DATA FOR ANALYSIS.
BEGIN
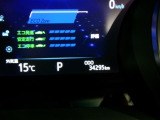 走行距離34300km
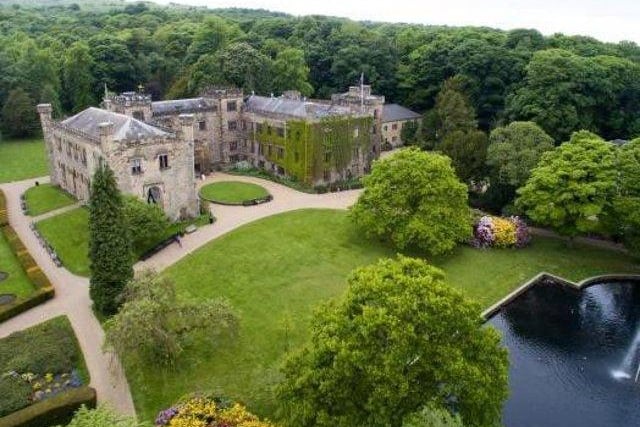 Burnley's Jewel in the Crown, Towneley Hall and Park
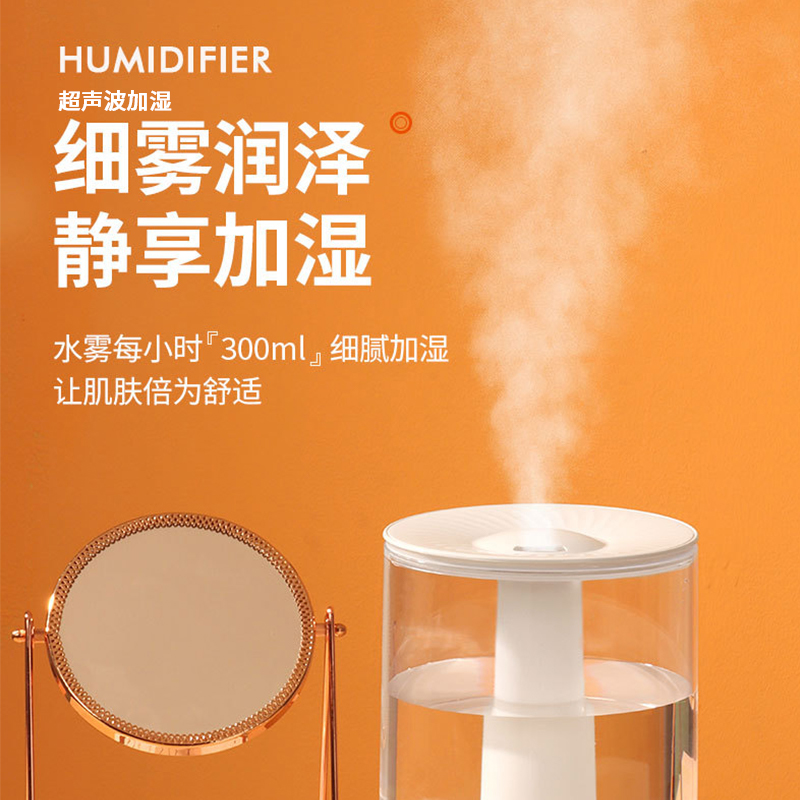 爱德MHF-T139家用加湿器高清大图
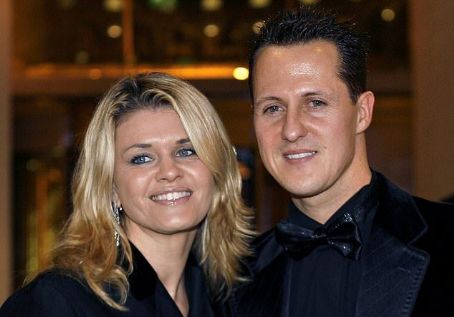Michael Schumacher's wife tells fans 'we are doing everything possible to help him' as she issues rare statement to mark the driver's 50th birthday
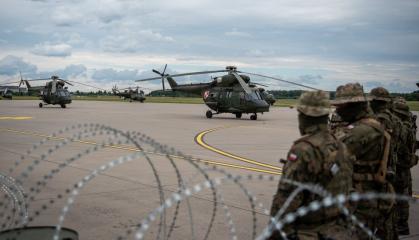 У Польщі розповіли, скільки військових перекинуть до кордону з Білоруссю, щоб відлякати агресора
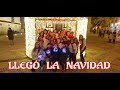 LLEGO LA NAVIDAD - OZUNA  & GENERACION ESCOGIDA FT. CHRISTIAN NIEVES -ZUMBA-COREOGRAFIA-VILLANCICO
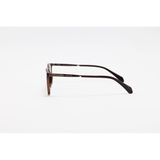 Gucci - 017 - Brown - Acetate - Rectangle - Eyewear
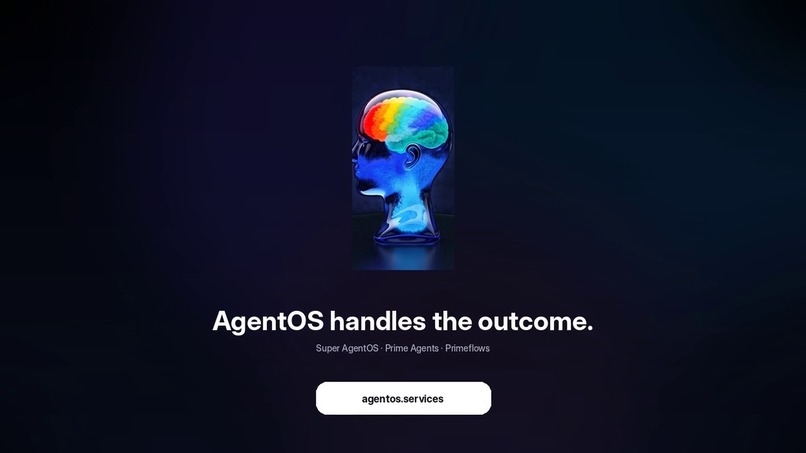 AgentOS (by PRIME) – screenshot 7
END
ASSIGNMENT. Reproduce the rows from the first one through the one containing "У Польщі розповіли, скільки", including both ends. Give only the text and leave out the pictures.

REPLY TO THE EXERCISE.
 走行距離34300km
 Burnley's Jewel in the Crown, Towneley Hall and Park
 爱德MHF-T139家用加湿器高清大图
Michael Schumacher's wife tells fans 'we are doing everything possible to help him' as she issues rare statement to mark the driver's 50th birthday
 У Польщі розповіли, скільки військових перекинуть до кордону з Білоруссю, щоб відлякати агресора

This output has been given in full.